Copy each of the records below word for word, keeping every line as it stands.
— start The input —
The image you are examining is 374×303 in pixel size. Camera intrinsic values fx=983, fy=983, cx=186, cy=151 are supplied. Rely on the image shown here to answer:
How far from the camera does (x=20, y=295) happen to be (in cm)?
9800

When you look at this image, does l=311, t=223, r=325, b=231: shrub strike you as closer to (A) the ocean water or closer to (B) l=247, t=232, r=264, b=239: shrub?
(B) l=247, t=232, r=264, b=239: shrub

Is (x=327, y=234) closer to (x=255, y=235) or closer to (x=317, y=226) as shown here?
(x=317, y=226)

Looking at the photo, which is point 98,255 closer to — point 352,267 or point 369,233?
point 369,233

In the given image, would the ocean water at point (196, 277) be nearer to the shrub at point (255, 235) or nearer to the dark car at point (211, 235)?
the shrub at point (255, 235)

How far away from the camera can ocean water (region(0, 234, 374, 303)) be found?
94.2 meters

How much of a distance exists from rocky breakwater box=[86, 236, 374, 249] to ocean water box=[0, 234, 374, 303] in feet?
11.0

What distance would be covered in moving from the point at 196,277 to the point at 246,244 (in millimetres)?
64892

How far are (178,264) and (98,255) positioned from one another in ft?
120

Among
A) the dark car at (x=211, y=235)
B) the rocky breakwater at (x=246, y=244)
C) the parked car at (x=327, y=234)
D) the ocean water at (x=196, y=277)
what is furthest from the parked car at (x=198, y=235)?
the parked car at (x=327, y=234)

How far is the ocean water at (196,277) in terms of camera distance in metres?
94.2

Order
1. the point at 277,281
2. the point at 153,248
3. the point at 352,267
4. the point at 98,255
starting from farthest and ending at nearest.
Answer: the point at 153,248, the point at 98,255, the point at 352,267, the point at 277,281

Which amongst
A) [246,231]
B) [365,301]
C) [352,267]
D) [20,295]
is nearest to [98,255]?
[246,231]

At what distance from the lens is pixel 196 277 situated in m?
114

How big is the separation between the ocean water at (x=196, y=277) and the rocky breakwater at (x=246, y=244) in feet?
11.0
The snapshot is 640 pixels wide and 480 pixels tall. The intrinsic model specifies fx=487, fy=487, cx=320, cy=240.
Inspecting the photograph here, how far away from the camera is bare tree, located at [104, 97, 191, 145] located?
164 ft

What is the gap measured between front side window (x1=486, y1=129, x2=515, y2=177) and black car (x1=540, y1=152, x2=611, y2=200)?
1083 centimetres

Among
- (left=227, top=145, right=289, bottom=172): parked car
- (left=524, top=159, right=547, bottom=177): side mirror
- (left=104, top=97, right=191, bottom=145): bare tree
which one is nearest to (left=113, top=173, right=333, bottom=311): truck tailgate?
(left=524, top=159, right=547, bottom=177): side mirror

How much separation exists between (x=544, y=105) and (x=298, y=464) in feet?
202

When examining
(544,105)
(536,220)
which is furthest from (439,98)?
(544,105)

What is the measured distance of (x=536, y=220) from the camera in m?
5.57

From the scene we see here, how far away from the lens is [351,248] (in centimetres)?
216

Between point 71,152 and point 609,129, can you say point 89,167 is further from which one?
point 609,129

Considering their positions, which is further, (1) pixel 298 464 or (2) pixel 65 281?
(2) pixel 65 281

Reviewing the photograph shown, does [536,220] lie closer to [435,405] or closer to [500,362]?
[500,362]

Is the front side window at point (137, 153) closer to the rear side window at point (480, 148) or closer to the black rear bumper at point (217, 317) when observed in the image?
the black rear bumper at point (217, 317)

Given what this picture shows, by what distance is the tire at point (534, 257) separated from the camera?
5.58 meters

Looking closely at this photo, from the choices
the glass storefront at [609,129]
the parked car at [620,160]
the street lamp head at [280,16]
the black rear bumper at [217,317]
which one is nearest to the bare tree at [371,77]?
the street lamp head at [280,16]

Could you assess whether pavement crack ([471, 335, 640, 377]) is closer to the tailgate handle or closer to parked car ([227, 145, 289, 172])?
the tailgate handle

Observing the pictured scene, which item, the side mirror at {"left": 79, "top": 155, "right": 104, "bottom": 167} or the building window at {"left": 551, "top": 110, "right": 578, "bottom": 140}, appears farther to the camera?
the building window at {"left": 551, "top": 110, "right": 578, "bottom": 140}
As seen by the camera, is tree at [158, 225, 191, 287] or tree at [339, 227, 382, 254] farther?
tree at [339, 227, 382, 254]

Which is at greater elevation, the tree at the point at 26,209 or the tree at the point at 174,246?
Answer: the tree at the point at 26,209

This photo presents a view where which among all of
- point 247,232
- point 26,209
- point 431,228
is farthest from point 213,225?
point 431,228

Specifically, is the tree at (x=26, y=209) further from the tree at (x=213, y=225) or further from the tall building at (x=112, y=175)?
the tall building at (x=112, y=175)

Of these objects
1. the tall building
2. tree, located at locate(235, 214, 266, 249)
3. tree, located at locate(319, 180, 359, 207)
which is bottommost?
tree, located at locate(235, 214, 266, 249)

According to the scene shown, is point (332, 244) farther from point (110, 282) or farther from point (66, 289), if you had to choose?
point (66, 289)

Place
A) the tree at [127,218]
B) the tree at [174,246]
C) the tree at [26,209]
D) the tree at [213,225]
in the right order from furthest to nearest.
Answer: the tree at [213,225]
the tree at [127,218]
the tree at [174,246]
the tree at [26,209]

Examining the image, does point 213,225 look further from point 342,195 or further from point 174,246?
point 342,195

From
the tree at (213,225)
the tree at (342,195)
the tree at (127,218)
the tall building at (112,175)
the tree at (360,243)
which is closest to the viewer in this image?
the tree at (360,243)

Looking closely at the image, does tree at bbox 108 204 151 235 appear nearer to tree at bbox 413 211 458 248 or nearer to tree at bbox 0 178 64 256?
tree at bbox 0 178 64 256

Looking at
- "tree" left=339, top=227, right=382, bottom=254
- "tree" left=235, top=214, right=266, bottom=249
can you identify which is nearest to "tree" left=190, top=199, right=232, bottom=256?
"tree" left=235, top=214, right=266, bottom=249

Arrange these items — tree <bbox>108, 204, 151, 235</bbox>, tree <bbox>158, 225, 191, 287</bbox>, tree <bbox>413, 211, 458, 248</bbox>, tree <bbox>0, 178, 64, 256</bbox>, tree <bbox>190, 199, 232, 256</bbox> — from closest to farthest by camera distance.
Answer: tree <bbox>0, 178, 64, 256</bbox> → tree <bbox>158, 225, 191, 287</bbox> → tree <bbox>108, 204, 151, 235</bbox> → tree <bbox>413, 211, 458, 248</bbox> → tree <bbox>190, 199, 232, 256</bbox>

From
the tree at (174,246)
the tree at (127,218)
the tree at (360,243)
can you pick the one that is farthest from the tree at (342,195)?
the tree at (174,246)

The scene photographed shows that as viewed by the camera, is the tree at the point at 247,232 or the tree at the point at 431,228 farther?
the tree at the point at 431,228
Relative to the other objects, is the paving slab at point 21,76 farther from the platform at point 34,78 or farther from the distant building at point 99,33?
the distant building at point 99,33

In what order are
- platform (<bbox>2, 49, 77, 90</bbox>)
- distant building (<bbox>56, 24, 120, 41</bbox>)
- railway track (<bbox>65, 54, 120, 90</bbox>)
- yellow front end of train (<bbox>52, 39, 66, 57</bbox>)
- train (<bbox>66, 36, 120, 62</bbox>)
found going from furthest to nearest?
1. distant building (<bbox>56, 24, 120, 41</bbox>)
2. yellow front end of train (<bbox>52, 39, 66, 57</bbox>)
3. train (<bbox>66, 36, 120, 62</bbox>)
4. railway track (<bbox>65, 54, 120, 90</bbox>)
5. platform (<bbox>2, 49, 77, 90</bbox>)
— end The input —
**Reply to the exercise:**
The image you are examining is 374×303 in pixel size. Camera intrinsic values fx=983, fy=983, cx=186, cy=151 are supplied. Rely on the image shown here to answer:
How far from the camera does (x=20, y=295) happen to be (in cm)?
9800

When you look at this image, does l=311, t=223, r=325, b=231: shrub strike you as closer to (A) the ocean water or closer to (B) l=247, t=232, r=264, b=239: shrub?
(B) l=247, t=232, r=264, b=239: shrub

Is (x=327, y=234) closer to (x=255, y=235) or closer to (x=317, y=226) as shown here?
(x=317, y=226)

Looking at the photo, which is point 98,255 closer to — point 352,267 or point 369,233?
point 369,233

In the given image, would the ocean water at point (196, 277) be nearer to the shrub at point (255, 235) or nearer to the dark car at point (211, 235)?
the shrub at point (255, 235)

How far away from the camera can ocean water (region(0, 234, 374, 303)) be found?
94.2 meters

How much of a distance exists from rocky breakwater box=[86, 236, 374, 249] to ocean water box=[0, 234, 374, 303] in feet?
11.0

What distance would be covered in moving from the point at 196,277 to the point at 246,244 (in millimetres)?
64892

How far are (178,264) and (98,255) positioned from one another in ft?
120

Among
A) the dark car at (x=211, y=235)
B) the rocky breakwater at (x=246, y=244)
C) the parked car at (x=327, y=234)
D) the ocean water at (x=196, y=277)
what is furthest from the parked car at (x=198, y=235)?
the parked car at (x=327, y=234)

How far is the ocean water at (196,277) in terms of camera distance in metres?
94.2

Order
1. the point at 277,281
2. the point at 153,248
3. the point at 352,267
4. the point at 98,255
starting from farthest and ending at nearest.
Answer: the point at 153,248, the point at 98,255, the point at 352,267, the point at 277,281

Which amongst
A) [246,231]
B) [365,301]
C) [352,267]
D) [20,295]
is nearest to [98,255]?
[246,231]

At what distance from the lens is pixel 196 277 situated in m?
114

How big is the separation between the ocean water at (x=196, y=277) and the rocky breakwater at (x=246, y=244) in feet?
11.0
The snapshot is 640 pixels wide and 480 pixels tall. The intrinsic model specifies fx=487, fy=487, cx=320, cy=240.
Inspecting the photograph here, how far away from the camera is bare tree, located at [104, 97, 191, 145] located?
164 ft

What is the gap measured between front side window (x1=486, y1=129, x2=515, y2=177) and black car (x1=540, y1=152, x2=611, y2=200)?
1083 centimetres

Among
- (left=227, top=145, right=289, bottom=172): parked car
- (left=524, top=159, right=547, bottom=177): side mirror
- (left=104, top=97, right=191, bottom=145): bare tree
which one is nearest to (left=113, top=173, right=333, bottom=311): truck tailgate?
(left=524, top=159, right=547, bottom=177): side mirror

How much separation exists between (x=544, y=105) and (x=298, y=464) in feet?
202

When examining
(544,105)
(536,220)
which is furthest from (439,98)?
(544,105)

What is the measured distance of (x=536, y=220) from the camera in m?
5.57

From the scene we see here, how far away from the lens is [351,248] (in centimetres)?
216

Between point 71,152 and point 609,129, can you say point 89,167 is further from which one?
point 609,129

Considering their positions, which is further, (1) pixel 298 464 or (2) pixel 65 281?
(2) pixel 65 281

Reviewing the photograph shown, does [536,220] lie closer to [435,405] or closer to [500,362]?
[500,362]

Is the front side window at point (137, 153) closer to the rear side window at point (480, 148) or closer to the black rear bumper at point (217, 317) when observed in the image?
the black rear bumper at point (217, 317)

Given what this picture shows, by what distance is the tire at point (534, 257) separated from the camera?
5.58 meters

Looking closely at this photo, from the choices
the glass storefront at [609,129]
the parked car at [620,160]
the street lamp head at [280,16]
the black rear bumper at [217,317]
which one is nearest to the bare tree at [371,77]?
the street lamp head at [280,16]

Could you assess whether pavement crack ([471, 335, 640, 377]) is closer to the tailgate handle or closer to parked car ([227, 145, 289, 172])?
the tailgate handle

Observing the pictured scene, which item, the side mirror at {"left": 79, "top": 155, "right": 104, "bottom": 167} or the building window at {"left": 551, "top": 110, "right": 578, "bottom": 140}, appears farther to the camera?
the building window at {"left": 551, "top": 110, "right": 578, "bottom": 140}
As seen by the camera, is tree at [158, 225, 191, 287] or tree at [339, 227, 382, 254] farther?
tree at [339, 227, 382, 254]

Which is at greater elevation, the tree at the point at 26,209 or the tree at the point at 174,246?
Answer: the tree at the point at 26,209

This photo presents a view where which among all of
- point 247,232
- point 26,209
- point 431,228
is farthest from point 213,225?
point 431,228

Specifically, is the tree at (x=26, y=209) further from the tree at (x=213, y=225) or further from the tall building at (x=112, y=175)?
the tall building at (x=112, y=175)

Of these objects
1. the tall building
2. tree, located at locate(235, 214, 266, 249)
3. tree, located at locate(319, 180, 359, 207)
which is bottommost?
tree, located at locate(235, 214, 266, 249)

According to the scene shown, is point (332, 244) farther from point (110, 282) or farther from point (66, 289), if you had to choose?
point (66, 289)

Place
A) the tree at [127,218]
B) the tree at [174,246]
C) the tree at [26,209]
D) the tree at [213,225]
in the right order from furthest to nearest.
Answer: the tree at [213,225]
the tree at [127,218]
the tree at [174,246]
the tree at [26,209]

Examining the image, does point 213,225 look further from point 342,195 or further from point 174,246?
point 342,195

From
the tree at (213,225)
the tree at (342,195)
the tree at (127,218)
the tall building at (112,175)
the tree at (360,243)
which is closest to the viewer in this image?
the tree at (360,243)

Looking closely at the image, does tree at bbox 108 204 151 235 appear nearer to tree at bbox 413 211 458 248 or nearer to tree at bbox 0 178 64 256?
tree at bbox 0 178 64 256

Looking at
- "tree" left=339, top=227, right=382, bottom=254
- "tree" left=235, top=214, right=266, bottom=249
can you identify which is nearest to "tree" left=190, top=199, right=232, bottom=256?
"tree" left=235, top=214, right=266, bottom=249

Arrange these items — tree <bbox>108, 204, 151, 235</bbox>, tree <bbox>158, 225, 191, 287</bbox>, tree <bbox>413, 211, 458, 248</bbox>, tree <bbox>0, 178, 64, 256</bbox>, tree <bbox>190, 199, 232, 256</bbox> — from closest to farthest by camera distance.
Answer: tree <bbox>0, 178, 64, 256</bbox> → tree <bbox>158, 225, 191, 287</bbox> → tree <bbox>108, 204, 151, 235</bbox> → tree <bbox>413, 211, 458, 248</bbox> → tree <bbox>190, 199, 232, 256</bbox>

From
the tree at (174,246)
the tree at (127,218)
the tree at (360,243)
can you pick the one that is farthest from the tree at (342,195)?
the tree at (174,246)

The scene photographed shows that as viewed by the camera, is the tree at the point at 247,232 or the tree at the point at 431,228 farther?
the tree at the point at 431,228
Relative to the other objects, is the paving slab at point 21,76 farther from the platform at point 34,78 or farther from the distant building at point 99,33?
the distant building at point 99,33

In what order are
- platform (<bbox>2, 49, 77, 90</bbox>)
- distant building (<bbox>56, 24, 120, 41</bbox>)
- railway track (<bbox>65, 54, 120, 90</bbox>)
- yellow front end of train (<bbox>52, 39, 66, 57</bbox>)
- train (<bbox>66, 36, 120, 62</bbox>)
found going from furthest to nearest?
1. distant building (<bbox>56, 24, 120, 41</bbox>)
2. yellow front end of train (<bbox>52, 39, 66, 57</bbox>)
3. train (<bbox>66, 36, 120, 62</bbox>)
4. railway track (<bbox>65, 54, 120, 90</bbox>)
5. platform (<bbox>2, 49, 77, 90</bbox>)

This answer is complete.